■ **ABOUT THIS EXERCISE**
Your answer must be the records below, given again exactly, with no pictures in it.

Image-text web data

┏━━

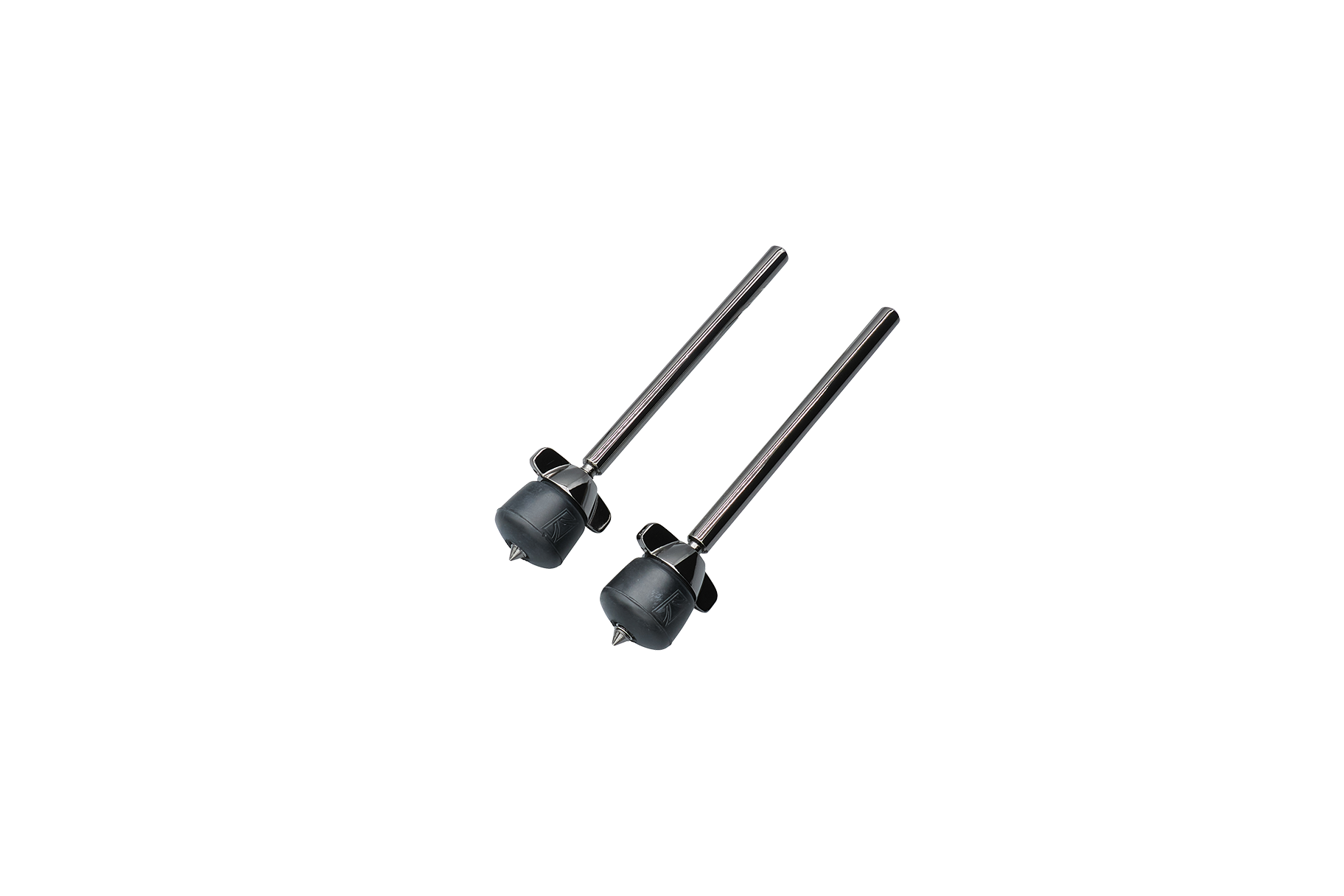 Tama MSP-SCBNT TAM SPUR 2PCS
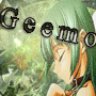geemo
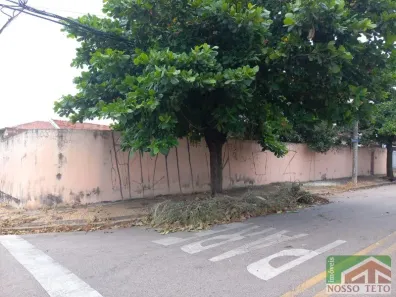 Casa com 3 Quartos à venda, 148m² no Jardim Alvorada, Sumaré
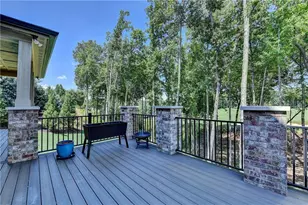 516 Founders Dr E, Alpharetta, GA 30004 - Photo 23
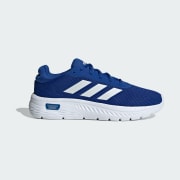 Colour: Royal Blue / Cloud White / Cloud White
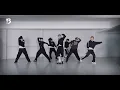 YUHZ (유어즈) ‘B.B.B’ Dance Practice 
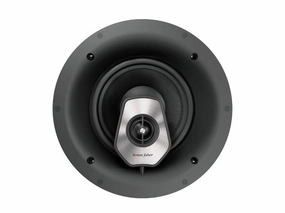 Sonus Faber PC-582 2 Way In Ceiling Speaker Each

┗━━

■ **SOLUTION FOR THIS EXERCISE**
 Tama MSP-SCBNT TAM SPUR 2PCS
geemo
 Casa com 3 Quartos à venda, 148m² no Jardim Alvorada, Sumaré
 516 Founders Dr E, Alpharetta, GA 30004 - Photo 23
 Colour: Royal Blue / Cloud White / Cloud White
 YUHZ (유어즈) ‘B.B.B’ Dance Practice 
 Sonus Faber PC-582 2 Way In Ceiling Speaker Each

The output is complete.